Photo: Evan Schiller / golfshots.com
Make the time, save the money, book the flight and savor views like these.
Wailea Golf Club
wailea golf club is located right in the heart of the Hawaiian islands, on the southwest coast of Maui. As golfers absorb the vast Pacific panorama from Wailea’s three championship golf courses, the small island of Lanai is clearly visible to the northwest and the even smaller Kaho’olawe to the southwest, and beyond that lies the full, uninterrupted expanse of the world’s largest ocean as the Pacific heads down towards Australasia.
It’s not just great, immaculate golf courses and vacations that Wailea and Maui have to offer, it is an overwhelming sense of space, of freedom, peace and of the enduring beauty of nature.
Wailea provides the perfect antidote to a life of hustle and bustle.
Perhaps the “No cell phone” rule is golf’s greatest gift—even if people break it with increasing regularity today—and you can appreciate it fully on the Gold, Blue and Emerald courses of Wailea. Lined with palm trees and edged evocatively by dark volcanic rock, with a background of the deep blue hues of the Pacific, frequent elevation changes ensure a golfing adventure is full of delightful surprise and beauty in equal measure.
The King Kamehameha Golf Club
king kamehameha gently tips golfers down the slopes of the Central Maui Valley from 700 feet above the Pacific blue yonder, complete with views of Mount Haleakala, and then draws them back up into one of golf’s most architecturally significant clubhouses.

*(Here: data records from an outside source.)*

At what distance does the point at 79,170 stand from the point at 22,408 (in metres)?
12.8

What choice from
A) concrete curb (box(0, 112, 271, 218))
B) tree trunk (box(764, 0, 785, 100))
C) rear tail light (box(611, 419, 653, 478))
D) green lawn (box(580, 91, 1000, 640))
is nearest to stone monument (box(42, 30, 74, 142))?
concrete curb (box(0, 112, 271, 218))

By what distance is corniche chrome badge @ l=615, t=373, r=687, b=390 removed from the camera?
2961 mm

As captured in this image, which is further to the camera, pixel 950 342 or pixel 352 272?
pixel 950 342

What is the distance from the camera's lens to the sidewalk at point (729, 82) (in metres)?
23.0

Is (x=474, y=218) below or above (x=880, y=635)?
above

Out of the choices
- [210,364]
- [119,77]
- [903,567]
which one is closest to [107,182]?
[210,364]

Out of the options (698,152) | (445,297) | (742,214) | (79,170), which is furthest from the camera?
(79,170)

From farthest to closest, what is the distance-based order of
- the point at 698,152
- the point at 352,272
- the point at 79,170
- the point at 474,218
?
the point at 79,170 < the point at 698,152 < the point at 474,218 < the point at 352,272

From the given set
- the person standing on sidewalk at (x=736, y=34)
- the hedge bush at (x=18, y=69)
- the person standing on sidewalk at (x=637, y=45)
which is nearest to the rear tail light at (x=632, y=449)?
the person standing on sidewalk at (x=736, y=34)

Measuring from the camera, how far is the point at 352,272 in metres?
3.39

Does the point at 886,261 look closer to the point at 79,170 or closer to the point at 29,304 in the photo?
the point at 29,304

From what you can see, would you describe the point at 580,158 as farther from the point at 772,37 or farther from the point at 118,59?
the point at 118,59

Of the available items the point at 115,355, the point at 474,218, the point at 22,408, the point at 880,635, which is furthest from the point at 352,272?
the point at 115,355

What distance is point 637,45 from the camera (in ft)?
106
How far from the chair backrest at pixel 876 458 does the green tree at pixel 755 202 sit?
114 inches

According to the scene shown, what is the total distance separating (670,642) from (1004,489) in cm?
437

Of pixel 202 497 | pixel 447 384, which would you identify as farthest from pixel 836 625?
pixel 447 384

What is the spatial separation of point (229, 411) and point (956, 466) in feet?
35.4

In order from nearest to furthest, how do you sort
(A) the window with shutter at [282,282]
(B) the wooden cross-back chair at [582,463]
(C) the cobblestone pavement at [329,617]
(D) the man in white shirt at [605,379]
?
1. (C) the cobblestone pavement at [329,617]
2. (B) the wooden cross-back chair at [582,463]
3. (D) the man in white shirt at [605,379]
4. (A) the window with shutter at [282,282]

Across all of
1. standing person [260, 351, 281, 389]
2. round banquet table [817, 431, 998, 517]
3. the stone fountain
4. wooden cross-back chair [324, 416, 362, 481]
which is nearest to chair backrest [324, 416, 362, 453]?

Who would guess that up a hill in Waikapu you could find a Frank Lloyd Wright design? The legendary architect was devoted to the continual challenge of creating buildings that complemented their natural surroundings while resisting architectural convention. This clubhouse is a testimony to his philosophy and boundless creativity. Lloyd Wright conceived the “Crownfield” design in 1949, originally as a private residence on the mainland. Various commissions failed to come to fruition, including as a country home for Marilyn Monroe and Arthur Miller in the 1950s (when the couple separated the plan was shelved). When the founders of Waikapu Country Club (which would later become King Kamehameha GC) needed a clubhouse they consulted the Lloyd Wright archives and Crownfield was finally brought to life, in an expanded form to 75,000 square feet—and in the perfect setting.
occupying land that reaches down the slopes of the West Maui Mountains to the island’s northwest shore, and upon fertile ground that was previously a pineapple grove, the Plantation Course at Kapalua is regularly rated as the finest golf course in Hawaii. Tranquil, pristine, idyllic, and brilliantly designed by the dynamic duo of Ben Crenshaw and Bill Coore, it is easy to see why the PGA Tour uses the Plantation Course to welcome in the New Year with its Sentry Tournament of Champions.
Blessed with a number of elevated tees, the Plantation Course offers some of the finest ocean views golfers can enjoy, and with generous fairways sloping down from many tees this is a golf course that enables the everyday golfer—without PGA Tour style distance off the tee—to feel pretty content with her driving distance. Just take out the driver, send the ball out moderately straight and high and the golf course does the rest.
Kapalua’s tour heritage extends to its Bay Course (see next page), while the 10-court Kapalua Tennis Garden has been carved out of Kapalua’s lush, indigenous, tropical foliage. In short, it’s a perfect vacation destination.
to suggest the Bay Course deputizes for Kapalua’s Plantation Course is to completely undermine the world-class quality and awe-inspiring location of the Bay Course, which has hosted over 20 professional tournaments and features the only golf hole in all of Maui that actually plays over the ocean.
The Bay Course opened in 1975 and ever since hosting its first tournament—the 1983 Kapalua International—it has been widely recognized as one of the favorite courses of tour pros. Just ask Morgan Pressel, who famously won the Kapalua LPGA Classic here in 2008, or Greg Norman, the former men’s world No.1 who earned his first victory on American soil here.
The fifth hole (pictured) is worth the green fee all on its own and is simply one of the most spectacular golf holes in the world.
A par-3 that plays 135 yards from the forward tee, the tee shot demands that golfers play over the surf-washed rocks of the bay, with views out across the Lahaina Roads channel that separates Maui from the neighboring island of Moloka’i.